The loose meat sandwich is the only American ground-beef sandwich that is not pressed into a patty, and that refusal is the entire identity. The beef is browned and broken into loose, seasoned crumbles and never compacted, so it goes onto the bun as a pile rather than a disc. Because it has no patty to hold it together, it cannot be picked up cleanly the way a burger can, and the format admits this openly: it is served with a spoon, and the spoon is not an apology but a structural feature. This is a sandwich engineered around the texture of unbound meat, where a burger is engineered around the integrity of a bound one.
The craft is in the cook and the seasoning.

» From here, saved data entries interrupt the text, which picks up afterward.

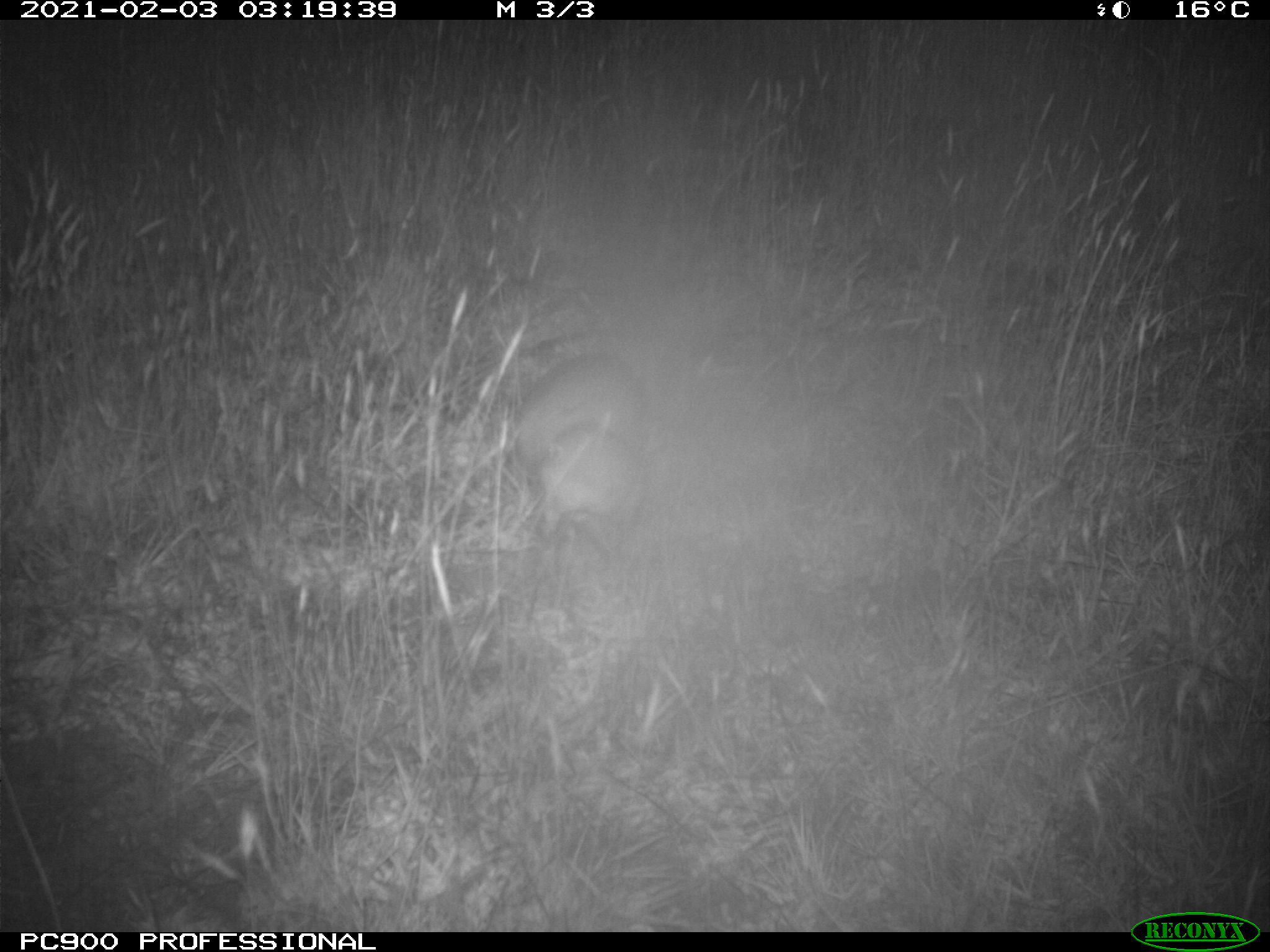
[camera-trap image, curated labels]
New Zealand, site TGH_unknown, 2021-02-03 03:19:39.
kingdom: Animalia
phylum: Chordata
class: Mammalia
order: Carnivora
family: Mustelidae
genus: Mustela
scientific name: Mustela furo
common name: ferret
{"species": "ferret (Mustela furo)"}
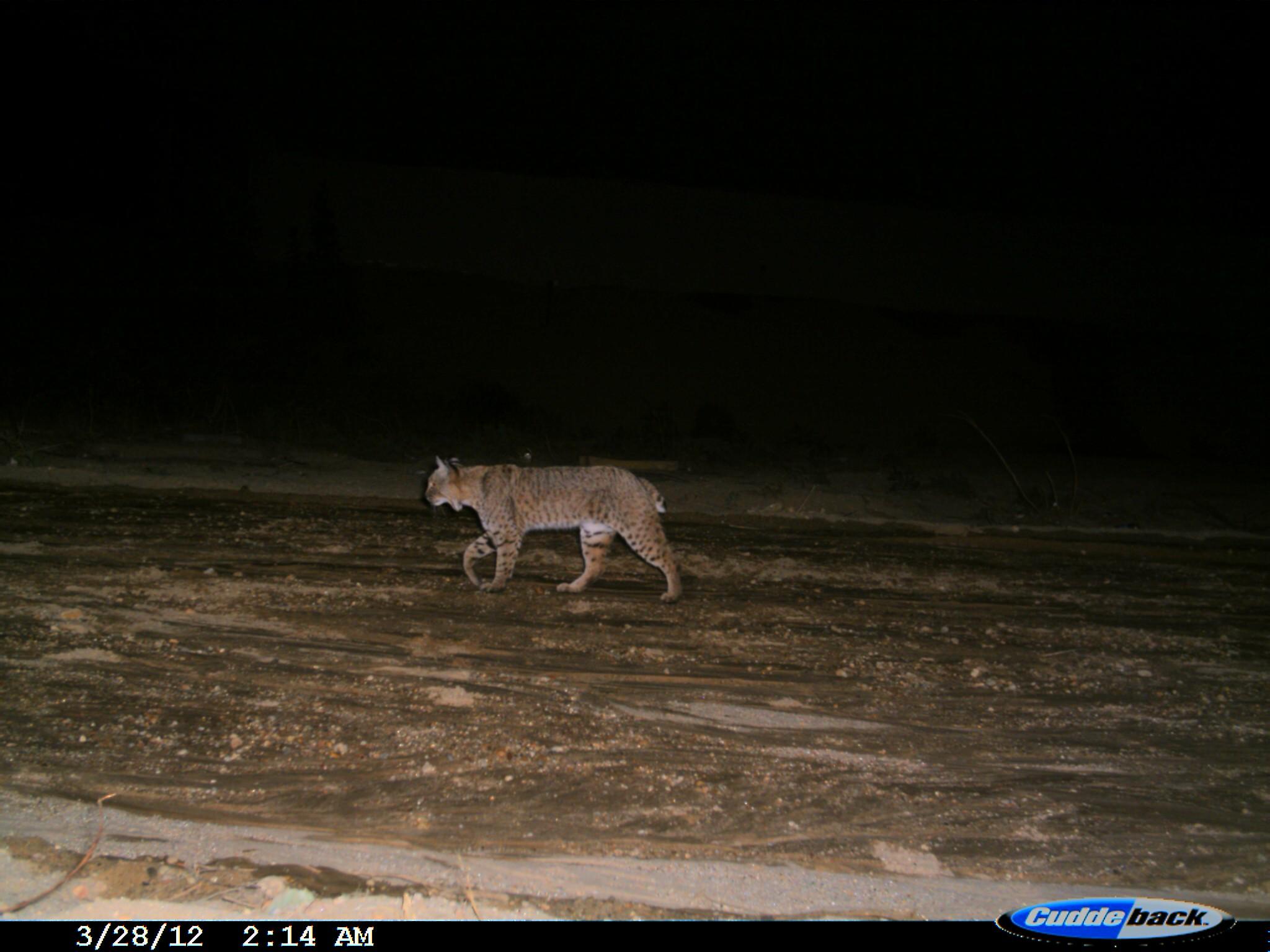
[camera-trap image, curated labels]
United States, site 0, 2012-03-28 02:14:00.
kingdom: Animalia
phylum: Chordata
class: Mammalia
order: Carnivora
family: Felidae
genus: Lynx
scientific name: Lynx rufus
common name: bobcat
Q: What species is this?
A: Bobcat (Lynx rufus).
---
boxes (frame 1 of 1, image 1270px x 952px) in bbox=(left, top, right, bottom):
bobcat: bbox=(406, 438, 705, 616)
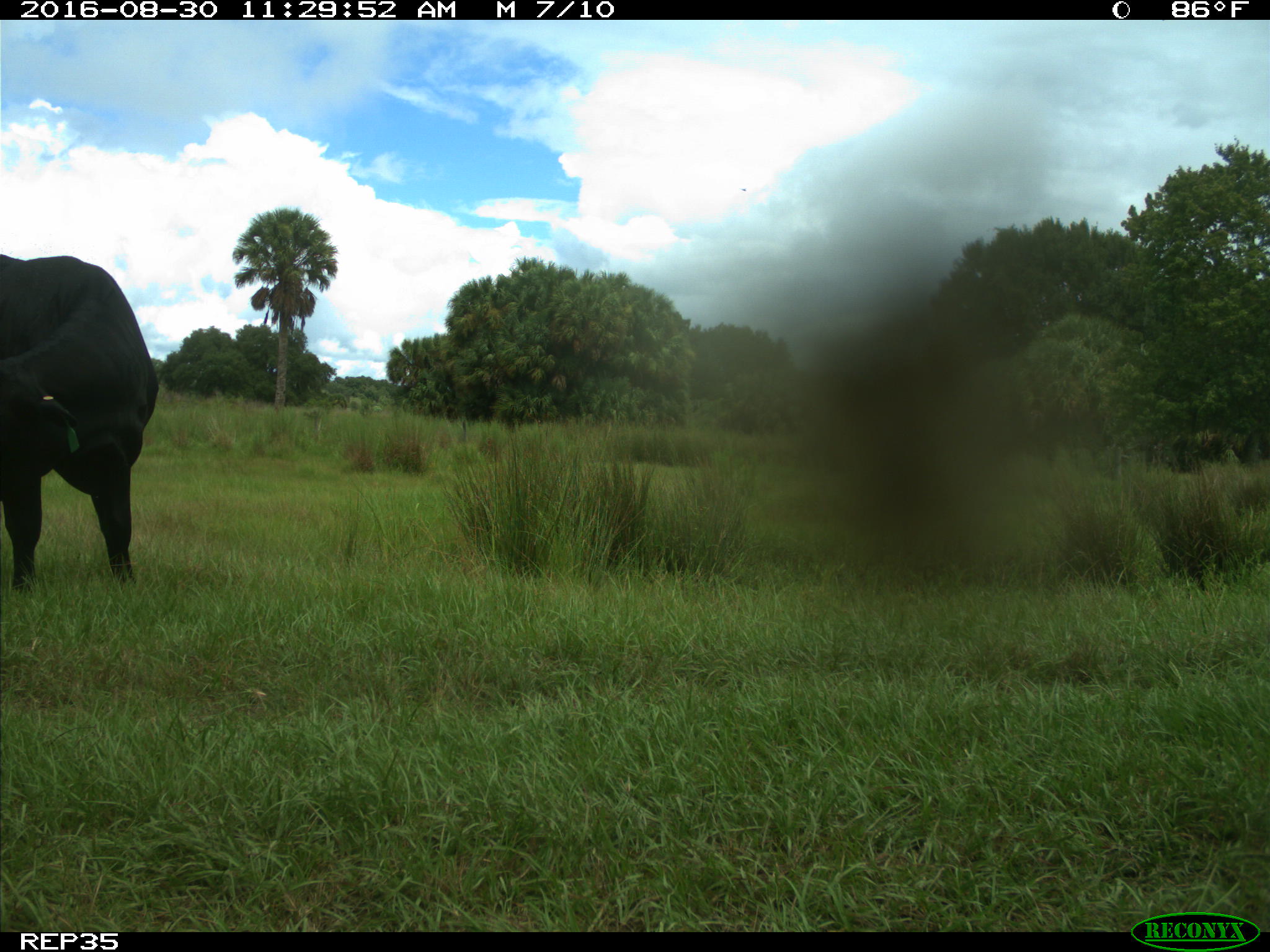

The ground beef is simmered or steamed as it browns so it stays moist while it crumbles fine, never cooked dry and never mashed into a cake. It is seasoned simply, usually nothing more than salt, pepper, and onion, because the point of the build is the clean taste of loose beef rather than a sauce-driven flavor. The crumble is kept just wet enough to hold together in a mound without becoming a sauce, which is the line that separates it from a Sloppy Joe: a Sloppy Joe is bound by a tomato sauce and eaten as a wet sandwich, while a loose meat sandwich is dry-crumbled beef whose moisture comes only from its own fat. The bun is a plain, soft hamburger bun chosen to absorb that fat without falling apart, and the dress is restrained to the basics, pickle, mustard, raw onion, applied as a sharp cold counter that does not turn the beef into a sauced filling.
The variations are mostly a matter of region and seasoning rather than structure. The Iowa tavern build keeps the beef clean and unsauced and runs it with pickle and onion; the Maid-Rite chain reading is a specific, codified version of the same idea served from a steam well; the Sloppy Joe is the close relative that crosses the line into a sauced, bound filling and reads as its own sandwich. Each of those deserves its own article rather than being crowded in here.